━━━ Rows

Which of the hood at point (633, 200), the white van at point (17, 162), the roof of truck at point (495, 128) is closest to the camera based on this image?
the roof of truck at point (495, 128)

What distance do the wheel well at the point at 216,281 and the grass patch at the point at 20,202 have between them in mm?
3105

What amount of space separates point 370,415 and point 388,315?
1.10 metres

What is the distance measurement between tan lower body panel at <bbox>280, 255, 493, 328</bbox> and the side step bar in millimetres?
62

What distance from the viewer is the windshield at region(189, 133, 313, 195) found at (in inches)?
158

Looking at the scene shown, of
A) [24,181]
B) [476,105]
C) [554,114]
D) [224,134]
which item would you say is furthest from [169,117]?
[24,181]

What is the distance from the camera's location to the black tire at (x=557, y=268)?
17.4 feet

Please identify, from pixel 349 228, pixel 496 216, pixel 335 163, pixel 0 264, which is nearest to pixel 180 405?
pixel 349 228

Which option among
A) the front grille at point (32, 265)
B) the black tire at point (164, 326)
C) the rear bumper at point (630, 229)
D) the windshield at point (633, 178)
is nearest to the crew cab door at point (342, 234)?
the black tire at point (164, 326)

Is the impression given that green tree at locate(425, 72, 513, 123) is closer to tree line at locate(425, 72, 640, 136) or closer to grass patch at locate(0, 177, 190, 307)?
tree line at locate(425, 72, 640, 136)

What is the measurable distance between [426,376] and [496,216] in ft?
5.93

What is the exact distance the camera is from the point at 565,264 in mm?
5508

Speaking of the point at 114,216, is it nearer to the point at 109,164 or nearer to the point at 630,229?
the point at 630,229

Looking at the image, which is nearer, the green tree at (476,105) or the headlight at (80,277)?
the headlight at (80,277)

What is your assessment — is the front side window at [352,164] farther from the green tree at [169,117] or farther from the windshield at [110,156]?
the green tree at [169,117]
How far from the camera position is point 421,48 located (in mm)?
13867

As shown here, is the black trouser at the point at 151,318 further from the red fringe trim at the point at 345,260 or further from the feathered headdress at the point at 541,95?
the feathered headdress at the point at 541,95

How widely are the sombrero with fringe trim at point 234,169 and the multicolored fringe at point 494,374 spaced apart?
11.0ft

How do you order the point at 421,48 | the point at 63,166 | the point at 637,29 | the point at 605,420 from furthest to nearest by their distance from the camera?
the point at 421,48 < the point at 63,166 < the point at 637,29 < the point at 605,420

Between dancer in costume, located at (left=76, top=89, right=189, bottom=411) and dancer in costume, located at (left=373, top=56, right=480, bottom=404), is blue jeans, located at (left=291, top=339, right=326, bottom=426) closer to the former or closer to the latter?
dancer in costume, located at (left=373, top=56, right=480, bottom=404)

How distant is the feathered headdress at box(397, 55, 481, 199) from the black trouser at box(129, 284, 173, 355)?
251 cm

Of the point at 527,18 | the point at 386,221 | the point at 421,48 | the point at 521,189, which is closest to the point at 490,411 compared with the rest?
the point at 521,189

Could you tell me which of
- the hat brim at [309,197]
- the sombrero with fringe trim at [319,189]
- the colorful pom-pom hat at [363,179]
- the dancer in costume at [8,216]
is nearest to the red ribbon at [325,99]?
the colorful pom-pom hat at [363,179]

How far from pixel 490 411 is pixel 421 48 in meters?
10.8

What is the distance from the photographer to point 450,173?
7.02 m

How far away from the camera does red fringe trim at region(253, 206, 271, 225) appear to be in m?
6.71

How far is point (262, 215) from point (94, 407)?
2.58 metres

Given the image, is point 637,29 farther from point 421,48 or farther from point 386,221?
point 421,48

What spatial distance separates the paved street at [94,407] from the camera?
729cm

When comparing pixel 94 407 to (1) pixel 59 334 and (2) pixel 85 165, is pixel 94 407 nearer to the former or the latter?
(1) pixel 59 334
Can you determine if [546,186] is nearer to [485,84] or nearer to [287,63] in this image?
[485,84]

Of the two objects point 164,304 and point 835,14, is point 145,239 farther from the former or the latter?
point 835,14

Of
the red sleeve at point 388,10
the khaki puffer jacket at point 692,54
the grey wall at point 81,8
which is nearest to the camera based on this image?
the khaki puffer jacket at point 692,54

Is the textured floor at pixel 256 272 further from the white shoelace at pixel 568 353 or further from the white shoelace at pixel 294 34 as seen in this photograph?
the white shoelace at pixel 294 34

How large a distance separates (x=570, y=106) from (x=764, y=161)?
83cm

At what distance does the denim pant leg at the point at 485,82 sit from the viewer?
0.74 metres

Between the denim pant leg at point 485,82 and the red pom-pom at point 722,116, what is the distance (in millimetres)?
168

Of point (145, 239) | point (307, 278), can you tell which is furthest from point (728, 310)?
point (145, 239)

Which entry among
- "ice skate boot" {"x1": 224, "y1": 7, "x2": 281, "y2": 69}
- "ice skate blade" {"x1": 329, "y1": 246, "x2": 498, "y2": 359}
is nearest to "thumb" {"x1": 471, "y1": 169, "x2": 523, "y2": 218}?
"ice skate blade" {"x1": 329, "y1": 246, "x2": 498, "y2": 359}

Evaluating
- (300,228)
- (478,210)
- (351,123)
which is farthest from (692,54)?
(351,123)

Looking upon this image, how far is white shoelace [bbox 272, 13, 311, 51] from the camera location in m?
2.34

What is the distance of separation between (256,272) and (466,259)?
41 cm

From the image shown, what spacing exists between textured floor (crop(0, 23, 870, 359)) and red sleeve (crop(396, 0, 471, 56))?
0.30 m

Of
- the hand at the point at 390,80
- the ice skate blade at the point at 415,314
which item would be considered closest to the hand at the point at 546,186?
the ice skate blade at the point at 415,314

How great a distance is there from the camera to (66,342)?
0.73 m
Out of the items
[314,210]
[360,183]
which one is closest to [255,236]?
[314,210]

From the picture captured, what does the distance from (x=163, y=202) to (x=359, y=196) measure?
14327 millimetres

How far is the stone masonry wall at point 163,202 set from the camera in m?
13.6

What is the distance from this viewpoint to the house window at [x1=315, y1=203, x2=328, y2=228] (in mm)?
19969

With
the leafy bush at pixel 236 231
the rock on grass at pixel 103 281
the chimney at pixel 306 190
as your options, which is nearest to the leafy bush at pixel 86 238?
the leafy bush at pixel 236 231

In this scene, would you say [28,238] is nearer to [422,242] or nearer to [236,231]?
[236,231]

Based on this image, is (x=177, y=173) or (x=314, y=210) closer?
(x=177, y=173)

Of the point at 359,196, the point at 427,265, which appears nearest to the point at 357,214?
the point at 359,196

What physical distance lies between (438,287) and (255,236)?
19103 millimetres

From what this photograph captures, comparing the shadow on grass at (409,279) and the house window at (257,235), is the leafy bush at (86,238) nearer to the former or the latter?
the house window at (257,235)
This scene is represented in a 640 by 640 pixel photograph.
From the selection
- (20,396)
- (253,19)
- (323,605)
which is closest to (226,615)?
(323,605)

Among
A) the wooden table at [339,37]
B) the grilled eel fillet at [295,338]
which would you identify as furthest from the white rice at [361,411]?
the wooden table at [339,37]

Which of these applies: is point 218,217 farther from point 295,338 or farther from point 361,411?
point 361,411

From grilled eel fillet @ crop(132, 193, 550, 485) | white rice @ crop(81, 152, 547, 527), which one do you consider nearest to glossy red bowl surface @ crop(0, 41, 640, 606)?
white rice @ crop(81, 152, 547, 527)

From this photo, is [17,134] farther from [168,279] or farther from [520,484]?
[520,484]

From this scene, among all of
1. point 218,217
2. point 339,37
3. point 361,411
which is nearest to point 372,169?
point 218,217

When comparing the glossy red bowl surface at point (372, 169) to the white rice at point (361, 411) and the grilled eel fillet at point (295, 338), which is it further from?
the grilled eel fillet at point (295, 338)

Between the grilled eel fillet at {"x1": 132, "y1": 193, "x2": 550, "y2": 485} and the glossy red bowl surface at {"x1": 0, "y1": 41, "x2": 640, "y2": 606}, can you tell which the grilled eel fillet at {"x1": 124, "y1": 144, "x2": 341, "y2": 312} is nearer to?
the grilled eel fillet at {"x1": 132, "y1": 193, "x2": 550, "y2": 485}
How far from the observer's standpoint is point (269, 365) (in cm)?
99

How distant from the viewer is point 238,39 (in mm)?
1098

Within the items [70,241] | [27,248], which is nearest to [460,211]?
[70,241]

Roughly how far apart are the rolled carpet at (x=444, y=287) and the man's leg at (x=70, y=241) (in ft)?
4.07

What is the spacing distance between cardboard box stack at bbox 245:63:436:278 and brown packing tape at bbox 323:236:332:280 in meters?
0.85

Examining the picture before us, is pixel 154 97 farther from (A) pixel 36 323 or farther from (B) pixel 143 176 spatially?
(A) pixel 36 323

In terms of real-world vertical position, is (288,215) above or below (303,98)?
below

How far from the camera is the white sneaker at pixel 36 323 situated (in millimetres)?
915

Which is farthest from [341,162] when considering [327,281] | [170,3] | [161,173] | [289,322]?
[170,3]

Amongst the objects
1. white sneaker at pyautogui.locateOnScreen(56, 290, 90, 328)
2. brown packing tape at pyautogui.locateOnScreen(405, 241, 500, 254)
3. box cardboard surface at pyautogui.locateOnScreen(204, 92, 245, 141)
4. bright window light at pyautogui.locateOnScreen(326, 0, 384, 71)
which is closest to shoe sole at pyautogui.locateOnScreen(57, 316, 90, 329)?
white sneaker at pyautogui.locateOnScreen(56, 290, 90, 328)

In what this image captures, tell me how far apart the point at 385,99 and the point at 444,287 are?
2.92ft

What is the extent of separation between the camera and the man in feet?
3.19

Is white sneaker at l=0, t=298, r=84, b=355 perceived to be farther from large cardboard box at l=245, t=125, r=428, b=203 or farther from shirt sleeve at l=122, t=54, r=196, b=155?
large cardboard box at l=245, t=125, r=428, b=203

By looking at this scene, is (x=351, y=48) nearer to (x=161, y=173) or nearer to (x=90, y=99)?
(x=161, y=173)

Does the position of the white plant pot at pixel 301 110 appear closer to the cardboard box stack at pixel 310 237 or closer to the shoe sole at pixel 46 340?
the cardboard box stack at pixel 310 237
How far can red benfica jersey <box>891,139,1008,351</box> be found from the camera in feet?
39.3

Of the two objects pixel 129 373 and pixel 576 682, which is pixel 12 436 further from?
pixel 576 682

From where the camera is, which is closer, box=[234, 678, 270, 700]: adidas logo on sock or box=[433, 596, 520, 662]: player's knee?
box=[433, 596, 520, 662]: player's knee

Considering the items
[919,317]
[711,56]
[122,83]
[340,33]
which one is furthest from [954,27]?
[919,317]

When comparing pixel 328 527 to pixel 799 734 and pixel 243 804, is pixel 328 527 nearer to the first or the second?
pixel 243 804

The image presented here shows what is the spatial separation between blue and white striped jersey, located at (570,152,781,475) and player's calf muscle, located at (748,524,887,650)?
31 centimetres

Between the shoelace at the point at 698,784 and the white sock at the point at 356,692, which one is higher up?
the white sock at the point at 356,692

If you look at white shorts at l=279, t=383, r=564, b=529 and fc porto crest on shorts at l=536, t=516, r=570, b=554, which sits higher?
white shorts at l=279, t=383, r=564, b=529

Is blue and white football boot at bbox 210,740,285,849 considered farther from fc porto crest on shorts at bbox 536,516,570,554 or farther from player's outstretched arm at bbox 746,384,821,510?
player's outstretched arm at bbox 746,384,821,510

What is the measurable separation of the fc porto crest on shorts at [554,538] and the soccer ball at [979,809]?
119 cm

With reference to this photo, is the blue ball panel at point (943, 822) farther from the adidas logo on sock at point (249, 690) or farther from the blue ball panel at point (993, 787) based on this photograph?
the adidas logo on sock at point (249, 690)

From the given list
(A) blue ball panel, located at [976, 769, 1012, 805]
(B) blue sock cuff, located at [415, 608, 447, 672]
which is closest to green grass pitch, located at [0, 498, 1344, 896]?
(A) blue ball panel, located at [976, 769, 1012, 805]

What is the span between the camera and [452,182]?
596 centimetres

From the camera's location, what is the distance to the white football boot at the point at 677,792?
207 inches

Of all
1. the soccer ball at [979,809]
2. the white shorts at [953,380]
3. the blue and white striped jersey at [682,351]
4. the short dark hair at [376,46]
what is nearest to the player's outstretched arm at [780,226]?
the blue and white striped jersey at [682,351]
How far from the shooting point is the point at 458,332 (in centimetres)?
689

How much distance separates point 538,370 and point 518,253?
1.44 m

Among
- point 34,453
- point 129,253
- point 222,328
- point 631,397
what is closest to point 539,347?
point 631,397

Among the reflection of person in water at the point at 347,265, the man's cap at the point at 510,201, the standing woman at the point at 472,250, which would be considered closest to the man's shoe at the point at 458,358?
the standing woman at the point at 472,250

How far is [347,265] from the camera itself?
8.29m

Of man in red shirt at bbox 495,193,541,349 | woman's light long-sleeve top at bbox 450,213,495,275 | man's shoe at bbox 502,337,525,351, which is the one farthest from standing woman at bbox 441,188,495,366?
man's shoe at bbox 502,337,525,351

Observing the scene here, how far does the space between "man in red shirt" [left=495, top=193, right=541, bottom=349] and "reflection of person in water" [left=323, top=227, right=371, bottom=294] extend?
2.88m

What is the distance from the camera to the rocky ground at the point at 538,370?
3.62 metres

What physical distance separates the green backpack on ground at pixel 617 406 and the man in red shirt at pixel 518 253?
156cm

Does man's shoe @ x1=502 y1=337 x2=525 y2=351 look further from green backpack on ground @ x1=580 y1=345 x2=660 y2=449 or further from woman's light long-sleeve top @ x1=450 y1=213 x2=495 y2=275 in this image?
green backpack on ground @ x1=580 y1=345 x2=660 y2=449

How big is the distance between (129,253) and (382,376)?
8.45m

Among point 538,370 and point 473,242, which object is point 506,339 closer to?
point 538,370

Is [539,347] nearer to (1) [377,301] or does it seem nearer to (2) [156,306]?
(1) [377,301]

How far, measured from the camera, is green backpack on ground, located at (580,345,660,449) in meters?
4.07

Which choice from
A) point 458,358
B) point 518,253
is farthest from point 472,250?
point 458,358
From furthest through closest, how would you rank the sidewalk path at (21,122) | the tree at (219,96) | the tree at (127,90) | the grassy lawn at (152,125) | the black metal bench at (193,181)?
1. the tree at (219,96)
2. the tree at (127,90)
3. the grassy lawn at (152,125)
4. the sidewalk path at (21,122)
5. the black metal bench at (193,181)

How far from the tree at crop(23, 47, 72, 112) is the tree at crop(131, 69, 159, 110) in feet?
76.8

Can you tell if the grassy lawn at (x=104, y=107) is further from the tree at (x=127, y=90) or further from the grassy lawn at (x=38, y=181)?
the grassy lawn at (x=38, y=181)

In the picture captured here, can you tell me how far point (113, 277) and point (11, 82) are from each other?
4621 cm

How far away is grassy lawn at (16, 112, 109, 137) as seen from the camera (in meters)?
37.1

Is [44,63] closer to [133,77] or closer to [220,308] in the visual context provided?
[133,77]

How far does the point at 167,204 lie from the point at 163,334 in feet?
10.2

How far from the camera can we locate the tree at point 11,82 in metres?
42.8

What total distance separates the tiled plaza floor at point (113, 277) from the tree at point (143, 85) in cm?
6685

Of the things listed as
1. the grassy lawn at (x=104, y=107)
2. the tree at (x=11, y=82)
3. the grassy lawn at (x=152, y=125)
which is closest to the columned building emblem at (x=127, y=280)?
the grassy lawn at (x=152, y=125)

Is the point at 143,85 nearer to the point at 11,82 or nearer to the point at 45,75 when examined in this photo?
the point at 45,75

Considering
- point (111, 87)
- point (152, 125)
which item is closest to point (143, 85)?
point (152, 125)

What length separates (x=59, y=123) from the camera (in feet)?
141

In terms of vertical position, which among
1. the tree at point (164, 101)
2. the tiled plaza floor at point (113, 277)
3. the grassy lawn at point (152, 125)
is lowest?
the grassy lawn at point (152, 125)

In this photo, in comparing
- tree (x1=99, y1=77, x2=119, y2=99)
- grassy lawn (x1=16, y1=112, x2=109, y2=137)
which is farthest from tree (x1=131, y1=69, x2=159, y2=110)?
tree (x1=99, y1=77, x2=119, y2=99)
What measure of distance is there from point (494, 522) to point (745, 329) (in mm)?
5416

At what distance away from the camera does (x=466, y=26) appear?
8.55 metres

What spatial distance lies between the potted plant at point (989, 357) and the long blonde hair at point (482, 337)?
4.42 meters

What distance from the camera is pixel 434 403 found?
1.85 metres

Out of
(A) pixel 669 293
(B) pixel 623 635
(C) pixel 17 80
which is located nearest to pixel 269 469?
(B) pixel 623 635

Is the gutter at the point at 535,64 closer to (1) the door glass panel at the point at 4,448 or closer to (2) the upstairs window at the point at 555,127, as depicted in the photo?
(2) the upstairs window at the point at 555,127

━━━━━━

Reproduce, word for word, only the lines from the one that contains "In the picture" through the final line.

= Exercise answer =
In the picture captured here, can you tell me how far point (113, 277) and point (11, 82) are from each other?
4621 cm

How far away is grassy lawn at (16, 112, 109, 137) as seen from the camera (in meters)?
37.1

Is [44,63] closer to [133,77] or closer to [220,308] in the visual context provided?
[133,77]

How far does the point at 167,204 lie from the point at 163,334 in feet?
10.2

How far from the camera can we locate the tree at point 11,82 in metres?
42.8

What total distance separates the tiled plaza floor at point (113, 277) from the tree at point (143, 85) in cm?
6685

Of the things listed as
1. the grassy lawn at (x=104, y=107)
2. the tree at (x=11, y=82)
3. the grassy lawn at (x=152, y=125)
which is closest to the columned building emblem at (x=127, y=280)?
the grassy lawn at (x=152, y=125)

Is the point at 143,85 nearer to the point at 11,82 or nearer to the point at 45,75 when examined in this photo?
the point at 45,75

Considering
- point (111, 87)
- point (152, 125)
which item is closest to point (143, 85)?
point (152, 125)

What length separates (x=59, y=123) from the camera (in feet)?
141

In terms of vertical position, which among
1. the tree at point (164, 101)
2. the tiled plaza floor at point (113, 277)
3. the grassy lawn at point (152, 125)
is lowest?
the grassy lawn at point (152, 125)

In this photo, in comparing
- tree (x1=99, y1=77, x2=119, y2=99)
- grassy lawn (x1=16, y1=112, x2=109, y2=137)
which is farthest from tree (x1=131, y1=69, x2=159, y2=110)?
tree (x1=99, y1=77, x2=119, y2=99)
What measure of distance is there from point (494, 522) to point (745, 329) (in mm)?
5416

At what distance away from the camera does (x=466, y=26) appear?
8.55 metres

What spatial distance lies between the potted plant at point (989, 357) and the long blonde hair at point (482, 337)?
4.42 meters

What distance from the camera is pixel 434 403 found?
1.85 metres

Out of
(A) pixel 669 293
(B) pixel 623 635
(C) pixel 17 80
which is located nearest to pixel 269 469?
(B) pixel 623 635

Is the gutter at the point at 535,64 closer to (1) the door glass panel at the point at 4,448 or closer to (2) the upstairs window at the point at 555,127, as depicted in the photo?
(2) the upstairs window at the point at 555,127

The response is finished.